(532b) Applying Energy Conversion and Catalyst Rationale Towards Sustainability, Hydrogen Production and Nuclear Waste Management

Energy conversion represents a sustainable and viable approach to utilize and store energy in the form of chemical bonds or materials that are given as value-added products. Research into hydrogen production via water electrolysis addresses environmental and sustainability concerns associated with the use of fossil fuels. Transition metal phosphides (TMPs) have recently emerged as earth abundant catalysts for their metal-hydride bond strength that lowers the kinetic energetics required for such reactions. Monometallic and bimetallic TMPs have been reported herein for their crystal structure and composition dependence. Overall, this work provides insights into designing and attempting to understand intrinsic properties to consider for application of catalysts that apply to a magnitude of research fields.

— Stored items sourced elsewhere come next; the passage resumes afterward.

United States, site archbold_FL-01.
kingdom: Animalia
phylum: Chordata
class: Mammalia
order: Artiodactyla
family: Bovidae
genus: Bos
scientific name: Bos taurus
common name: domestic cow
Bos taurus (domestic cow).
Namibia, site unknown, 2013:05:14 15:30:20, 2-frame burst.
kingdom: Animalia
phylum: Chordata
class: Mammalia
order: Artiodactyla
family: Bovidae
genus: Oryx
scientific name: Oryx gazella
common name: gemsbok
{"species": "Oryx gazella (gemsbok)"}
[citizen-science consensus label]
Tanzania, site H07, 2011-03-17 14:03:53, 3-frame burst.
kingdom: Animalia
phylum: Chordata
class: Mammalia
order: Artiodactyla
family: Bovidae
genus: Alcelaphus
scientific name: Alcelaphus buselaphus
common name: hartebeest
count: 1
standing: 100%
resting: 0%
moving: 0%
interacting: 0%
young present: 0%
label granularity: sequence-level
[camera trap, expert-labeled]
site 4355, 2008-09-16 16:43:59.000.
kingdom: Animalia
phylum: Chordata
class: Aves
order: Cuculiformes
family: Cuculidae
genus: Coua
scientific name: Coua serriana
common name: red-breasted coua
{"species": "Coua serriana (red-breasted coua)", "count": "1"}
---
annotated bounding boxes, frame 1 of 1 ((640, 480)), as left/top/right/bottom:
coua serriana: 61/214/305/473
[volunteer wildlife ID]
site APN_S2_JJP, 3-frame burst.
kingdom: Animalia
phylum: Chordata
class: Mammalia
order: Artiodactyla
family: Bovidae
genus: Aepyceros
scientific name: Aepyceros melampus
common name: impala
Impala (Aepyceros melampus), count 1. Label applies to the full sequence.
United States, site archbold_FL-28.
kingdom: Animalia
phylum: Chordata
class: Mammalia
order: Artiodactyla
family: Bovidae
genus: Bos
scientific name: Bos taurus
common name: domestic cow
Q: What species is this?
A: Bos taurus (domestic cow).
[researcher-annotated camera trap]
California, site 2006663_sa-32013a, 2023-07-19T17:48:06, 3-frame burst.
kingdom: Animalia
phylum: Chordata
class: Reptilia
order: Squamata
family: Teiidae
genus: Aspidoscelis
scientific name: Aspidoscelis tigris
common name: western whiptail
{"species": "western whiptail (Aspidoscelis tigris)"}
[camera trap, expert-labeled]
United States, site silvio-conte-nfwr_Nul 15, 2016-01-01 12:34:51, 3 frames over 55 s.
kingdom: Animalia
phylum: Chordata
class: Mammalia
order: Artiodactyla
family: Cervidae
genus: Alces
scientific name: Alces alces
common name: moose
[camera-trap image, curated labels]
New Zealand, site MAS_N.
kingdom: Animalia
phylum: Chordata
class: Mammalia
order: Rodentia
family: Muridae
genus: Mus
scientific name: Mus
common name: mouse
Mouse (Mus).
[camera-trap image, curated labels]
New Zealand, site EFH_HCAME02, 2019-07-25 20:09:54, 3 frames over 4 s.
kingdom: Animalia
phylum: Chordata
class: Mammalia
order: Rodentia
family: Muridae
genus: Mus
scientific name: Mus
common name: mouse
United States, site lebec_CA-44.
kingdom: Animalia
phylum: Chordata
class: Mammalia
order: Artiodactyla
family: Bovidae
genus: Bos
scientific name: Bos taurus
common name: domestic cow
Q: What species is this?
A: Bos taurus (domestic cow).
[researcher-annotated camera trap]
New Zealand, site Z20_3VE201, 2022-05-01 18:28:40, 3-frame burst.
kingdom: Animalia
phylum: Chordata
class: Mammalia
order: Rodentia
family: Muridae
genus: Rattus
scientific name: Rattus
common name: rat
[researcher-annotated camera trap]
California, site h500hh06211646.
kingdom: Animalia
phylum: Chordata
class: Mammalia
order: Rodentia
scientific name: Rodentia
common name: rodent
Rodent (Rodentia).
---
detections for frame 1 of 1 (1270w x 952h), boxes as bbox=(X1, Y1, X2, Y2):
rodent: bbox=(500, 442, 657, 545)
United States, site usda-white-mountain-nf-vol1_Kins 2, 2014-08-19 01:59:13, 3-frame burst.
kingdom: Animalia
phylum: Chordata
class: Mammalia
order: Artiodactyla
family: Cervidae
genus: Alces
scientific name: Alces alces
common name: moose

Platinum group metals (PGMs) traditionally are utilized in catalytic applications, but are scarce and costly. However, PGMs cannot be overlooked due to the existing infrastructure and knowledge base for PGMs in industrial applications. Therefore, efficiency, safety and cost are the driving factors for catalyst rationale when including PGMs. Energy conversion methodologies were utilized to synthesize PGM functionalized photocatalysts through facile photochemical methods as value-added products.

On the way towards efficient energy, waste management is a necessity and can offer significant energy and cost savings. Even though waste management is not directly involved with energy production research, it enables clean energy processes such as nuclear power. Infrastructure and processes that are essential to our current standard of living can continuously be updated and made more efficient to benefit our environment. The total amount of unit operations for chemical processing is not typically thought of for renewable energy. In actuality, additional processing steps and separations/waste management consume a large portion of the energy sector. Therefore, process optimization and waste management can be impactful on the energy industry. Furthermore, the processing of waste into value-added products is beneficial if viable.